Provided data:
------------------------------------------------------------
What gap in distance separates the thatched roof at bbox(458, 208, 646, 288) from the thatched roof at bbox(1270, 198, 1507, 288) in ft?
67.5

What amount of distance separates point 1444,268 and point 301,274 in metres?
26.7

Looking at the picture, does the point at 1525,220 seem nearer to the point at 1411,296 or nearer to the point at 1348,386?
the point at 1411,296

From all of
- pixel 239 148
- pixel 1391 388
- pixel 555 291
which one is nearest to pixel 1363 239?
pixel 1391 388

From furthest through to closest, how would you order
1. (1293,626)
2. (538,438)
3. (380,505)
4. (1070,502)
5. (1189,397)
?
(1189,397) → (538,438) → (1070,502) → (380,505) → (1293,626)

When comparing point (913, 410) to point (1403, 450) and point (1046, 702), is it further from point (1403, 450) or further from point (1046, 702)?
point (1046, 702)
------------------------------------------------------------
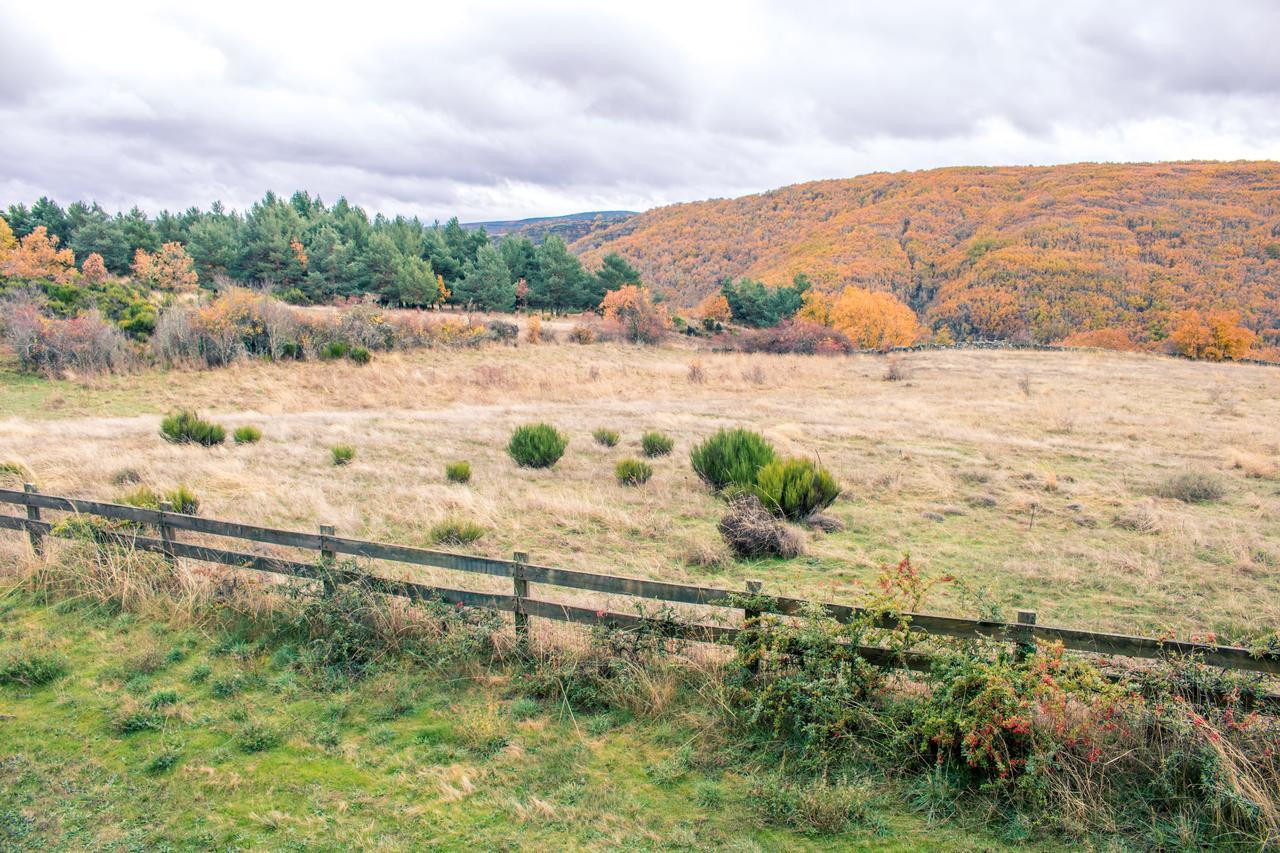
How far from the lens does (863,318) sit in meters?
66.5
------------------------------------------------------------
Please copy the listing from the line with "From furthest through" to the line with "(1189,397) → (538,438)", swapping "closest" for "nearest" and keeping everything else the same. Give only those lines.

From furthest through to nearest, how would you order
1. (1293,626)
2. (538,438)
3. (380,505)
4. (1070,502)
5. (1189,397)
?
(1189,397) → (538,438) → (1070,502) → (380,505) → (1293,626)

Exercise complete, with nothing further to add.